Canadian pianist and music educator

 Jean Saulnier is a Canadian pianist and music educator.
==Biography==
Saulnier was educated as a musician at the Conservatoire de musique du Québec à Montréal and the Université de Montréal. He has studied piano with Marc Durand, Leon Fleisher, Karl-Heinz Kämmerling, André Laplante, György Sebők, and James Tocco. In 1984 he won the Lynell Gordon Memorial Prize at the University of Maryland International Piano Festival and Competition (now called the William Kapell Competition); later winning first prize at that competition in 1988. In 1986 he won the Prix d'Europe, and in 1987 he won the Leschetizky Competition in New York City. The latter competition win led to his recital debut at Carnegie Hall. Critic Bernard Holland wrote the following in his review in The New York Times:

"It is good to make Mr. Saulnier's acquaintance. He is a sound and interesting musician - good enough to have deserved a better program than the one he chose for Sunday. Beethoven's Sonata Opus 110 seemed almost too respectful, too marchlike in its careful symmetries. Yet the balancing of voices and the organization (notwithstanding a rather clumsy lurch into the final coda) spoke of an understanding if overly cautious interpreter. Mr. Saulnier does have the right kind of musical limberness when he chooses to use it. Indeed, Liszt's C sharp minor Hungarian Rhapsody was admirably uninhibited without ever sprawling. Mr. Saulnier's technique responded handsomely to Liszt's florid writing and worked just as confidently in Ned Rorem's Song and Dance - a brief, brightly colored and interesting piece contrasting rhythmic ambiguity against a simple, singing melodic character."
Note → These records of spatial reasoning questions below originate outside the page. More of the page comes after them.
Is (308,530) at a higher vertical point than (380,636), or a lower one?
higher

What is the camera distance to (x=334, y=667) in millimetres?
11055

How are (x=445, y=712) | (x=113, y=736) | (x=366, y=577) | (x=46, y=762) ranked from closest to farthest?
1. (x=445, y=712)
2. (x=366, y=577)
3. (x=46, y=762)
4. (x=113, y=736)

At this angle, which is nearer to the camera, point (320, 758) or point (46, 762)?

In 1987 Saulnier joined the music faculty of the Université du Québec à Montréal, and in 1989 he was appointed to the music faculty at the Université de Montréal (UM). He ultimately became head of the piano department at the latter school. As of 2026 he still teaches as a full professor of music at the UM. His pupils include pianists Pierre-André Doucet, Charles Richard-Hamelin, Yoonjung Han, Justine Pelletier, and Serhiy Salov. Conductor Adam Johnson was also one of his students.

On the concert stage, Saulnier has performed as a soloist with the Montreal Symphony Orchestra, the Orchestre Métropolitain, the Quebec Symphony Orchestra, and the Rochester Philharmonic Orchestra. With cellist Yegor Dyachov, he recorded Johannes Brahms's Cello Sonata No. 1 and Cello Sonata No. 2 on the album Sonatas for Cello and Piano (2003, Analekta). Dyachov and Saulnier later performed a benefit concert to raise funds for Lougheed House in 2011. In 2014 Saulnier was a featured soloist at the Abbey Bach Festival in Oregon.